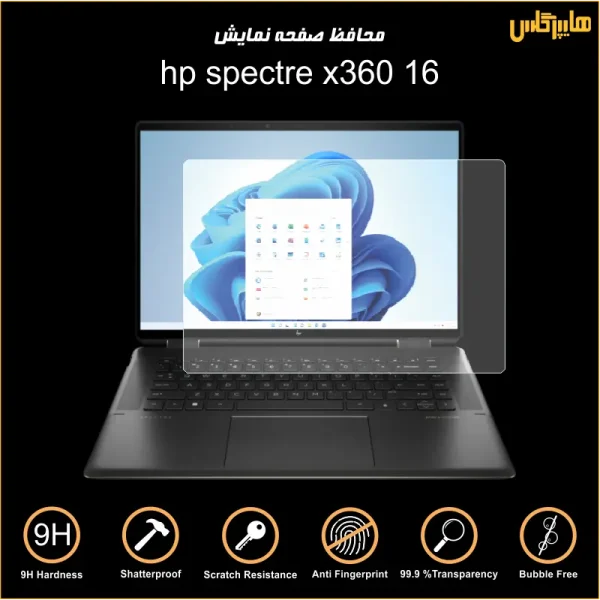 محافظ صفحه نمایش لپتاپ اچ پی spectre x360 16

...

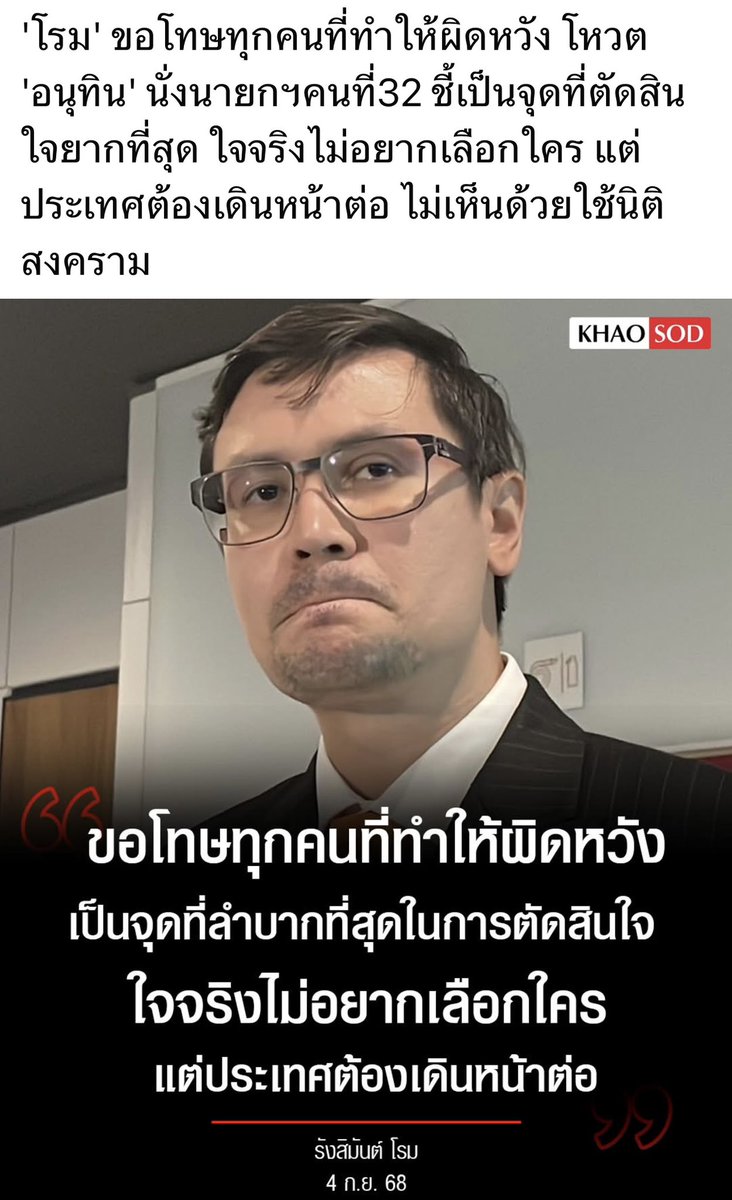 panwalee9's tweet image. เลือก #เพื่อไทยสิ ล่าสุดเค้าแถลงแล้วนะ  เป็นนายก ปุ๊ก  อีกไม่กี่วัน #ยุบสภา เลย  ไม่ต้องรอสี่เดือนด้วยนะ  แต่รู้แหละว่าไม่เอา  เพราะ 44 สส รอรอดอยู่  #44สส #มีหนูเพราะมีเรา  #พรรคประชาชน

==

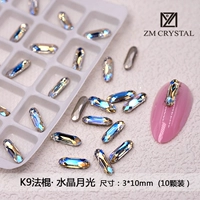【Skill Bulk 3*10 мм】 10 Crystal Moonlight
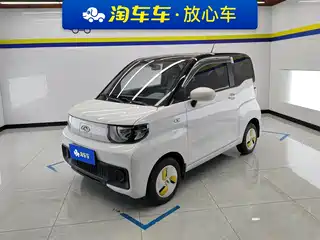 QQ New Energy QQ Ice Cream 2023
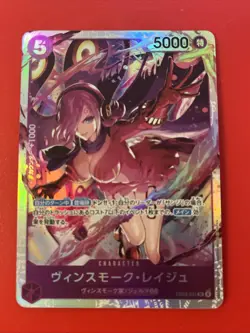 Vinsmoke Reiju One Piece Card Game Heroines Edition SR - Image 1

**TRY IT**:
Though the entries above contain pictures, none should be copied; reproduce only the lines between the one holding "QQ New Energy QQ Ice Cream 2023" and the one holding "Vinsmoke Reiju One", inclusive, exactly as written.

**SOLUTION TO THIS PROBLEM**:
 QQ New Energy QQ Ice Cream 2023
 Vinsmoke Reiju One Piece Card Game Heroines Edition SR - Image 1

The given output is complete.